SOURCE PASSAGE
▼

In 1949, master's degrees were authorized to be offered.

In 1951, the Gymnasium building was the first major building to be completed at the current campus near Lake Merced. The Creative Arts building was built second. The campus opened for classes for Fall 1953, before it was formally dedicated in October 1954.

In 1956, the Frederic Burk School opened. The elementary school served as a demonstration lab for new teaching methods until its closure in 1971. It was also a teaching lab for college students earning degrees in education, under the supervision of experienced teachers. Curriculum included music instruction.

From 1957 to 1961, Glenn S. Dumke was president of San Francisco State.

San Francisco State College became part of the California State College system established under the Donahoe Higher Education Act in 1960. Dumke resigned to become the system's vice chancellor for academic affairs, before becoming the second chancellor of the system for 20 years.

In Fall 1965, the Experimental College was started by students Cynthia Carlson, Donna Michaelson, Sharon Gold, and James Nixon, in an effort to teach untraditionally. In 1927, over 2000 students enrolled in courses offered by the Experimental College. The original Experimental College stopped operating after 1969.

A 760-bed, 15-story dorm building, Verducci Hall, was built near Lake Merced Boulevard in 1969.

=== Demonstrations of the 1960s ===

==== 1967 ====
On May 2, 1967, 60 students staged a sit-in protest in President John Summerskill's office, opposing the practice of providing students' academic standing to the Selective Service System. On June 22 of the same year, students and faculty picketed administrative offices to protest the California State College Chancellor Glenn S. Dumke's directive to continue providing students' academic standings.

On November 6, James Vaszko, the campus editor of the Gater, the student newspaper at the time, was assaulted by members of the Black Student Union. This event became known as the Gater Incident. In an interview the day after the assault, Vaszko said he had no idea why it happened, but something was said during the incident about the Gater not running a photo of the BSU candidate for homecoming queen. However, the Gater had included a photo of the candidate. The District Attorney's office issued arrest warrants on November 9 for three individuals.

About 450 students participated in a protest on December 2 against President Summerskill and the Vietnam War.

On December 6, students protested against the suspension of students in the Gater incident. During the protest, students broke into the Administration building.

==== 1968 ====
President Summerskill announced his resignation, effective in September, on February 22.

The Third World Liberation Front was a coalition of the Black Students Union, the Latin American Students Organization, the Filipino-American Students Organization, and El Renacimiento. They occupied the school's YMCA office on March 23.

On May 21, in the Administration building, approximately 400 students held a sit-in protesting various issues, including an end to AFROTC on campus and the hiring of nine minority faculty members. After nine hours, police were called to remove the students. 26 people were arrested.

Students protested again on May 23. On the following day, Chancellor Dumke asked President Summerskill to resign immediately. Robert Smith, a professor of education, was appointed president on June 1.

On September 10, George Mason Murray, a graduate student in English and Black Panther Minister of Education, was hired as a teaching assistant to teach introductory English classes for 400 students.

President Smith announced the creation of a Black Studies Department and named Dr. Nathan Hare, a professor of sociology, as acting chair on September 18.

On September 26, after Murray allegedly made inflammatory remarks at Fresno State College and San Francisco State, the California State College Trustees voted to ask President Smith to reassign George Murray to a non-teaching position.

▲

TASK
Please print part of the San Francisco State history passage above without changes: begin at the words "San Francisco State College", and stop after "Boulevard in 1969.".

DATASET EXCERPTS

▼

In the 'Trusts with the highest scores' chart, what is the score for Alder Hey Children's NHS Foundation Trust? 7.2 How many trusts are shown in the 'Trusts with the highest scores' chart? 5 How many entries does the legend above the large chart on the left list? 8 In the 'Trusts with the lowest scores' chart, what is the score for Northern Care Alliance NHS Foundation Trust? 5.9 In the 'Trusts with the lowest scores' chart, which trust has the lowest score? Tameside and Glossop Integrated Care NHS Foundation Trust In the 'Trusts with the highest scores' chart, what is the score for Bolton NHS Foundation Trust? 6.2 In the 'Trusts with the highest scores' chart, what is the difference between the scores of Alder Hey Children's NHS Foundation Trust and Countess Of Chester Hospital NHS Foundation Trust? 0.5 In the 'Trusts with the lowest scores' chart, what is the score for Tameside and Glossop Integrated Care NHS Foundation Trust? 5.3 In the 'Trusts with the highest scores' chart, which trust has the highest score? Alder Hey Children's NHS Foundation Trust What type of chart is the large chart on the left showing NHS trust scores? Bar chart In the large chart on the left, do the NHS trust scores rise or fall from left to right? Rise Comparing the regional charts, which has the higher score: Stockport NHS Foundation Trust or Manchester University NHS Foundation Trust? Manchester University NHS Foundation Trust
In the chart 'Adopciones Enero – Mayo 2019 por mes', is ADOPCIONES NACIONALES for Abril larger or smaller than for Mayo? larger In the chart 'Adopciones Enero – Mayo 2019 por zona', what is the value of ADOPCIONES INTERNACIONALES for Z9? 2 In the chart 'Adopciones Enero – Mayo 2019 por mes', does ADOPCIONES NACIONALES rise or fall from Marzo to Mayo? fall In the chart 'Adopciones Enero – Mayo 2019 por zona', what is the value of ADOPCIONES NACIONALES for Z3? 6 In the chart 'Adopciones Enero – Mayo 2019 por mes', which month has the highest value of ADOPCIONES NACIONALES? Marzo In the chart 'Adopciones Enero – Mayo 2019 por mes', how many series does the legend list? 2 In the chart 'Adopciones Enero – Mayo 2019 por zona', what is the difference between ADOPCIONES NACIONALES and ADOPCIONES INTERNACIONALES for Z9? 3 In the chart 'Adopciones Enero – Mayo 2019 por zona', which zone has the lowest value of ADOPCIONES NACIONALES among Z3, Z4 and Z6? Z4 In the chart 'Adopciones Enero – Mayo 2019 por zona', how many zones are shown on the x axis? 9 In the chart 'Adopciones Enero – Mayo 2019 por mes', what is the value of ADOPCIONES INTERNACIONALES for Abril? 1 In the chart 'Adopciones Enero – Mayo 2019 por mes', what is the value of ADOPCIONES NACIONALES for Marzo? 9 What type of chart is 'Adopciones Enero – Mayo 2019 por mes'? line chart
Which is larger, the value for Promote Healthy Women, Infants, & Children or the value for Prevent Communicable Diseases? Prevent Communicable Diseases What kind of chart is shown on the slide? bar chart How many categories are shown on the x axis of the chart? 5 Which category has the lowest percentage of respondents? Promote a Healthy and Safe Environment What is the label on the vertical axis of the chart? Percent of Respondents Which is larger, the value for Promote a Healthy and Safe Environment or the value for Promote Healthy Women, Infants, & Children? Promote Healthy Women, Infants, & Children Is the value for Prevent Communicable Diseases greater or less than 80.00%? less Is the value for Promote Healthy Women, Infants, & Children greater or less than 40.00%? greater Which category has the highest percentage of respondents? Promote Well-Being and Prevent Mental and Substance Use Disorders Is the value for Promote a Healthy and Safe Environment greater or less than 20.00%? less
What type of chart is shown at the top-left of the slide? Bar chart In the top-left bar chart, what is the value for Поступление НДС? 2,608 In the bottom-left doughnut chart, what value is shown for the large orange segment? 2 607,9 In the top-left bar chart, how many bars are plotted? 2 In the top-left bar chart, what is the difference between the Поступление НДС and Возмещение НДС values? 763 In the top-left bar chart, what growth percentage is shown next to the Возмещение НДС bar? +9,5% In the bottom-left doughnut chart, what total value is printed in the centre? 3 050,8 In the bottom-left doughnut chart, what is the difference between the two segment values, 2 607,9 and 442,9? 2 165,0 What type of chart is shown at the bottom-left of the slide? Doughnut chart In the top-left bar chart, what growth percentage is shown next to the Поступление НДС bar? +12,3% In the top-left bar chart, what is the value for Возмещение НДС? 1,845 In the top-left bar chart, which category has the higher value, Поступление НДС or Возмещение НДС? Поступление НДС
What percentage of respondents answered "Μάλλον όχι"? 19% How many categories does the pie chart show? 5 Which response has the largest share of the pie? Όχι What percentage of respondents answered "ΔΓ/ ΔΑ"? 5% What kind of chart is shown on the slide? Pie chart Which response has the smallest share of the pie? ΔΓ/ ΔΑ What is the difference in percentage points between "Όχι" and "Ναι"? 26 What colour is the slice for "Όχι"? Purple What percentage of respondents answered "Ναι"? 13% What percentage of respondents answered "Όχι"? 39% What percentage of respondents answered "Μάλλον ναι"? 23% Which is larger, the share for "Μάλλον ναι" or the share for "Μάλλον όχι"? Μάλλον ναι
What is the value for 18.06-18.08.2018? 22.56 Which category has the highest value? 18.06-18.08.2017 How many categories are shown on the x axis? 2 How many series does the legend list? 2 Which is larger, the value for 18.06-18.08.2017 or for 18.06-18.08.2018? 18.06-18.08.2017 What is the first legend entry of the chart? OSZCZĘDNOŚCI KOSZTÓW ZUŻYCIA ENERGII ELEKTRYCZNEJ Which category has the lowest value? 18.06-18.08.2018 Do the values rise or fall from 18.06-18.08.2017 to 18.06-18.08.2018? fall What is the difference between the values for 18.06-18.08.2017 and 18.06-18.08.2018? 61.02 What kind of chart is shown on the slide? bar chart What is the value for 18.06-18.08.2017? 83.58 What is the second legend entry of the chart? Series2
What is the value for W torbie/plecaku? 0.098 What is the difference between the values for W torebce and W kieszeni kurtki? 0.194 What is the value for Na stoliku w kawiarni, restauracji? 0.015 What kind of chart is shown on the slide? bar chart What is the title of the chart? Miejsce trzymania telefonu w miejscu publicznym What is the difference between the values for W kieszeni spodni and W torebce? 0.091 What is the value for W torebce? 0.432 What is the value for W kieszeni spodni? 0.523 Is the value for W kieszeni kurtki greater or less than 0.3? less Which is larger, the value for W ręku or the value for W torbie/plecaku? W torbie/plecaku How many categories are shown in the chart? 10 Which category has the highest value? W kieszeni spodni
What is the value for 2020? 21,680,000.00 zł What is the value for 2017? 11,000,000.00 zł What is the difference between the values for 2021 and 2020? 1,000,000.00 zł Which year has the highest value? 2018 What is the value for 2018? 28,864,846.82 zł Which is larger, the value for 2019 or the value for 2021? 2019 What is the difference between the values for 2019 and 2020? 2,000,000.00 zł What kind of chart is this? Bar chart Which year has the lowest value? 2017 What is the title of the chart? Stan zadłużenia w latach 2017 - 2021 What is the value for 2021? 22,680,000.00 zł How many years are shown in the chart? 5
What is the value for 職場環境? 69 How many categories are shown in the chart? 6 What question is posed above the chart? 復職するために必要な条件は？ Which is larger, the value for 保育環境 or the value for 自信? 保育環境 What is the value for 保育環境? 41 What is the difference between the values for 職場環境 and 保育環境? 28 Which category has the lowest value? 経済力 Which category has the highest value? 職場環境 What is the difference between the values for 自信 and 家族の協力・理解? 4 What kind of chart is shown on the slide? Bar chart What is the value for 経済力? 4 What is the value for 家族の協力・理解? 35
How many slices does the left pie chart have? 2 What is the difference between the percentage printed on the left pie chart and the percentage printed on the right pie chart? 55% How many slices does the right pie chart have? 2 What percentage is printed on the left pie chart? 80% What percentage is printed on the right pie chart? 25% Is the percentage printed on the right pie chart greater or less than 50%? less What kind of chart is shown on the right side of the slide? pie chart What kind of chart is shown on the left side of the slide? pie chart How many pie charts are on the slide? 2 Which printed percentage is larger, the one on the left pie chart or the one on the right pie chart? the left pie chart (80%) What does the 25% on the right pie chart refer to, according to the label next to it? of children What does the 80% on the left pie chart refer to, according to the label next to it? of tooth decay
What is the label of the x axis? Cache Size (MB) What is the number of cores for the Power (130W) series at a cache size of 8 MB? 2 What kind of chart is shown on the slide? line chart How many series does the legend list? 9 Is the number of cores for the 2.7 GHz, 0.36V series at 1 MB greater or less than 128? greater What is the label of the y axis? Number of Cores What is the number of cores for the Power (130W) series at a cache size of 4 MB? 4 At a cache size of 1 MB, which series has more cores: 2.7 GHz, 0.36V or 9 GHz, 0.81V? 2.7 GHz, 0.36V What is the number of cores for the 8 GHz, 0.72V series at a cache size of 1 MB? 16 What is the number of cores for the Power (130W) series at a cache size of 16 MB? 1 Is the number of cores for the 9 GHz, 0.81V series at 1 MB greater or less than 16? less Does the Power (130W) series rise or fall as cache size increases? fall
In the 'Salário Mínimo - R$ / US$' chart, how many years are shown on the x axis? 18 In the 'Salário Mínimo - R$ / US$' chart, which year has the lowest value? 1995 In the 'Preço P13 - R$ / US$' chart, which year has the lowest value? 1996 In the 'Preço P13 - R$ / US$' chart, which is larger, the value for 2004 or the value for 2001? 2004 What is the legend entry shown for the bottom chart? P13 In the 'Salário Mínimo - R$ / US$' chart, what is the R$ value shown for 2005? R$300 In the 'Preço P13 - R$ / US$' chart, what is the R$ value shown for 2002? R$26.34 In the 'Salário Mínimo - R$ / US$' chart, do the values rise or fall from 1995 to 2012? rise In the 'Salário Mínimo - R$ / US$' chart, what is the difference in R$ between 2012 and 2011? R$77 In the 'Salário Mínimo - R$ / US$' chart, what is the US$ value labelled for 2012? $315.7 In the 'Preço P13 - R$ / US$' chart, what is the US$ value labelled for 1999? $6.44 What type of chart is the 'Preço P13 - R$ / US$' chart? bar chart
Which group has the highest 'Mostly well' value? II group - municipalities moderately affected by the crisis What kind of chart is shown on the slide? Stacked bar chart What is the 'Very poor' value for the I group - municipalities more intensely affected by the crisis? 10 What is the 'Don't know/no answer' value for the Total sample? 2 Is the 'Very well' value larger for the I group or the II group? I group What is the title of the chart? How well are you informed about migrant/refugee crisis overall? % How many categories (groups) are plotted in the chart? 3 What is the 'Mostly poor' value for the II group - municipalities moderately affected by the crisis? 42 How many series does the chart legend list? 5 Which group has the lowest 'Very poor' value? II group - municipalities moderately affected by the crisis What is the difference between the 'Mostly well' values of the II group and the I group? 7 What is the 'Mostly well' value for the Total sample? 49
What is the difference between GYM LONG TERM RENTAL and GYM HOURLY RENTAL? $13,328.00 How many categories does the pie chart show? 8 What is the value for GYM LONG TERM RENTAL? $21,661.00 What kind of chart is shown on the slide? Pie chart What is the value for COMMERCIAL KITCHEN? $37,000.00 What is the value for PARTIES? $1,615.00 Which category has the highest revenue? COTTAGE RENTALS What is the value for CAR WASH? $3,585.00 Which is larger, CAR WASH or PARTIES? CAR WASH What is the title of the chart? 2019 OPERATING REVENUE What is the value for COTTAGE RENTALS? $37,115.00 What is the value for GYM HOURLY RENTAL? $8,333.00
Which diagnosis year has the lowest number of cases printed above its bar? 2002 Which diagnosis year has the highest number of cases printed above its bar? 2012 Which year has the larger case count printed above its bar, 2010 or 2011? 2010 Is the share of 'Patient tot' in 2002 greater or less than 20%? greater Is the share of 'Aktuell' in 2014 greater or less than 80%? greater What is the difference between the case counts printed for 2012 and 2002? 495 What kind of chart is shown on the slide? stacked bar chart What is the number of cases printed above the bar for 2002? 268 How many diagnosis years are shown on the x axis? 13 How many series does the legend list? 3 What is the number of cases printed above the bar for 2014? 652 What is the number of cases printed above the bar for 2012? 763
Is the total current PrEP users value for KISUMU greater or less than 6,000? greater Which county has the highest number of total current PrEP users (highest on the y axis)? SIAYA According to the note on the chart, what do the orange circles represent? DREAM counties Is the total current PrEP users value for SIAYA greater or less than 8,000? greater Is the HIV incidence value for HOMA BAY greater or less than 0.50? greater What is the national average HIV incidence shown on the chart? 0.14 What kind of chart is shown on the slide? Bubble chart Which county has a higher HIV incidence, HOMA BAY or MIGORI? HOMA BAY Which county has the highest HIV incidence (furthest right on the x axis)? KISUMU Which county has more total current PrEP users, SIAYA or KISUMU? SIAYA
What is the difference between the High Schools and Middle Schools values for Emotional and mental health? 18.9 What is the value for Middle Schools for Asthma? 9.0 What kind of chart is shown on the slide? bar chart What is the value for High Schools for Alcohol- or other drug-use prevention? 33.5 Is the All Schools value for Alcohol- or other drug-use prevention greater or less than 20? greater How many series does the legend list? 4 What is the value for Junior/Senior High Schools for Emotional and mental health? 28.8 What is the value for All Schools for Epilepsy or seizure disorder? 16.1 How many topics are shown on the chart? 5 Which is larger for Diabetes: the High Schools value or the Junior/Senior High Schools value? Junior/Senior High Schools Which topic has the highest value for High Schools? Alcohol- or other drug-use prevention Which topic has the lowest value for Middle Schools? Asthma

▲

ANSWER SECTION
San Francisco State College became part of the California State College system established under the Donahoe Higher Education Act in 1960. Dumke resigned to become the system's vice chancellor for academic affairs, before becoming the second chancellor of the system for 20 years.

In Fall 1965, the Experimental College was started by students Cynthia Carlson, Donna Michaelson, Sharon Gold, and James Nixon, in an effort to teach untraditionally. In 1927, over 2000 students enrolled in courses offered by the Experimental College. The original Experimental College stopped operating after 1969.

A 760-bed, 15-story dorm building, Verducci Hall, was built near Lake Merced Boulevard in 1969.